* INSTRUÇÃO 1 *
As afirmações a seguir concordam com o relato sobre o trabalho voluntário no sertão? (a) Choveu tanto no dia da chegada quanto no dia da partida. (b) Essa foi a primeira experiência de trabalho voluntário no sertão de quem escreve. (c) Na primeira viagem, chegou-se às comunidades de difícil acesso de pau de arara. Responda sim ou não a cada uma e cite as palavras do relato que decidem a resposta.
* INSTRUÇÃO 2 *
Dê continuidade ao relato sobre o trabalho voluntário no sertão, começando logo após a última frase.

* TRECHO DO DOCUMENTO *
################

No dia em que chegamos ao sertão de Pernambuco choveu. No dia em que partimos também choveu. Alguns amigos nos disseram que levamos a chuva, mas a verdade é que fomos agraciados por Deus e nesses dois dias compartilhamos um pouquinho do inverno sertanejo, nos alegrando, com eles, pela chuva que caía.
O sertão é lindo, o céu parece estar a poucos metros da nossa cabeça e tem um pôr do sol maravilhoso. Essa foi minha segunda experiência de trabalho voluntário no sertão. É maravilhoso perceber como pessoas tão diferentes, podem trabalhar juntos de forma tão coesa; fossem esses trabalhos na área de educação infantil, de promoção da saúde, visitas às casas, ou nas reuniões noturnas, todas as atividades aconteceram de forma tão natural demonstrando que o coração dos voluntários realmente estava ali, e mesmo depois de um dia exaustivo de trabalho, a cada manhã acordávamos renovados e cheios de expectativas.
Chegar às comunidades de difícil acesso, às vezes de pau de arara, como aconteceu em minha primeira viagem foi uma experiência incrível. Poder compartilhar é algo que fez toda a diferença; não só na vida do sertanejo que visitamos ou atendemos, mas principalmente na nossa, pois aprendemos que não precisamos de muito para viver.

################

[Itens armazenados]
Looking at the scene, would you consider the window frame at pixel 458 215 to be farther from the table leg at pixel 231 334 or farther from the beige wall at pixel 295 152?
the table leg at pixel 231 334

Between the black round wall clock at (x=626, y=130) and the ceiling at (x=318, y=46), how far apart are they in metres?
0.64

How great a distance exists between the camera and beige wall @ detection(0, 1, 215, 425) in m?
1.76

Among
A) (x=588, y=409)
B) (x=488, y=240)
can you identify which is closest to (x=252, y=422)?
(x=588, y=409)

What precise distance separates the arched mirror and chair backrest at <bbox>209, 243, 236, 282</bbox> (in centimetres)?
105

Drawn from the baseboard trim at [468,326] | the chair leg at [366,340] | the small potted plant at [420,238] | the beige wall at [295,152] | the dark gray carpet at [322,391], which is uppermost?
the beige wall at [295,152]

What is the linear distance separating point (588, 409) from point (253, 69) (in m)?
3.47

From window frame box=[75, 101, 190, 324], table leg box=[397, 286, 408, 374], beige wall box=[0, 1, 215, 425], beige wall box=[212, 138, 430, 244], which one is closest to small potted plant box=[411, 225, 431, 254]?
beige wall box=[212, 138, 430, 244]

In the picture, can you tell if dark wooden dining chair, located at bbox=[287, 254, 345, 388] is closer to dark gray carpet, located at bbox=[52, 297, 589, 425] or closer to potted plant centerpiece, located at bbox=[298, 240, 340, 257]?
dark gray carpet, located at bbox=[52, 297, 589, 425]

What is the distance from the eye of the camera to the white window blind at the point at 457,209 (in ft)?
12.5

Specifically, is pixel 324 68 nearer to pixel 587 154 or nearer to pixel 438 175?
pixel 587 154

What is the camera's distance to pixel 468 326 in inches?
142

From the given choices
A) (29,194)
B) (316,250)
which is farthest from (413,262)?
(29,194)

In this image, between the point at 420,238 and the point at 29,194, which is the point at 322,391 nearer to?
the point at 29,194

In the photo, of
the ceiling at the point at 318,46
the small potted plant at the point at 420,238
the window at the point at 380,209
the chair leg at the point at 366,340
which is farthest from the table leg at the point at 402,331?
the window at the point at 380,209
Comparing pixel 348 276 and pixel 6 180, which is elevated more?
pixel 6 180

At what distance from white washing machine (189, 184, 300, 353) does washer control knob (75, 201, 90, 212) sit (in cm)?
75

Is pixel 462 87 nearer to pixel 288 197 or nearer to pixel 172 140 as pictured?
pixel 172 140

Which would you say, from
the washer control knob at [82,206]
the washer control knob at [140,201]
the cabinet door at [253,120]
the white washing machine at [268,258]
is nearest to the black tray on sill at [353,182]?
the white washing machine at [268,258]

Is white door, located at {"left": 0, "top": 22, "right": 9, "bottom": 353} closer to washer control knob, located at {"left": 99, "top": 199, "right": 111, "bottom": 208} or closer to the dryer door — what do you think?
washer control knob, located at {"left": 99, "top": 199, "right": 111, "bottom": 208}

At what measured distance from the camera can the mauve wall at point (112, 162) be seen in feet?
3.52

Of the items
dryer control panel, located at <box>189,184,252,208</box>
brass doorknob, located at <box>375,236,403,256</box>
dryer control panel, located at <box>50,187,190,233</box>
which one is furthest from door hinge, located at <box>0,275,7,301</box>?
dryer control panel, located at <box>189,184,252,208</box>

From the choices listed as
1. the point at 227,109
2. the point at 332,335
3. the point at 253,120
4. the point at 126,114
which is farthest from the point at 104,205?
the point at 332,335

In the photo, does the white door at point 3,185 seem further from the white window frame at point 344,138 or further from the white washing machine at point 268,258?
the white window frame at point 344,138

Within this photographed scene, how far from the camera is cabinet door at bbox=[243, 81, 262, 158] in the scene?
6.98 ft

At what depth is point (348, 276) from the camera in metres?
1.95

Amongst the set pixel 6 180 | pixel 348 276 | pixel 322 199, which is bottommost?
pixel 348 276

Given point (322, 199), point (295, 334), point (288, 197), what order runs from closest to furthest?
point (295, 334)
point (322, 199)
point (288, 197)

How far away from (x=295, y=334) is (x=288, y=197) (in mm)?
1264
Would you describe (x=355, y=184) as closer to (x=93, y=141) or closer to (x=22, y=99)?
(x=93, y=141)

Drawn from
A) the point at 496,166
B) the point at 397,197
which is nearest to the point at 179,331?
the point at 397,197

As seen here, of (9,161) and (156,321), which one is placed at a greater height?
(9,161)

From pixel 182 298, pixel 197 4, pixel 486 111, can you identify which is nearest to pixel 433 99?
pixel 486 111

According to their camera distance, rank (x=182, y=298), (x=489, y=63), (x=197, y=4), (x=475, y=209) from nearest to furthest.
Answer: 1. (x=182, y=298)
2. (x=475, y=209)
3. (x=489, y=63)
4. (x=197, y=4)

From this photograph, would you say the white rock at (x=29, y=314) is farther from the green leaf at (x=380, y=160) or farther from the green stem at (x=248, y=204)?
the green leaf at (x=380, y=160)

################

* RESPOSTA DO EXERCÍCIO 1 *
(a) Sim: "No dia em que chegamos ao sertão de Pernambuco choveu. No dia em que partimos também choveu."
(b) Não: "Essa foi minha segunda experiência de trabalho voluntário no sertão."
(c) Sim: "às vezes de pau de arara, como aconteceu em minha primeira viagem"

* RESPOSTA DO EXERCÍCIO 2 *
É comum em meu local de trabalho os funcionários em época de férias compartilharem o lugar que escolheram para descansar e se divertir. E quando alguns desses colegas me perguntaram qual seria o meu destino de férias, e eu respondi que era o sertão, eles não entenderam o motivo de alguém gastar o seu tempo de descanso com trabalho voluntário em um lugar tão inóspito. A expectativa deles era ouvir o nome de alguma praia, ou algo do gênero, realmente é triste ver como o trabalho voluntário é desconhecido e pouco valorizado.
Seria muito bom se todos pudéssemos sair de nossas casas e irmos para um lugar perto ou longe, carente de recursos básicos, deixando nossa zona de conforto, que consideramos indispensável no nosso modo de vida; mas que não faz parte da vida de grande parte da população. Quando temos a oportunidade de fazer um trabalho assim, temos um grande choque de realidade, porque a escassez não só nos proporciona desconfortos externos, ela também nos traz inquietações internas, muda nosso jeito de ver a vida.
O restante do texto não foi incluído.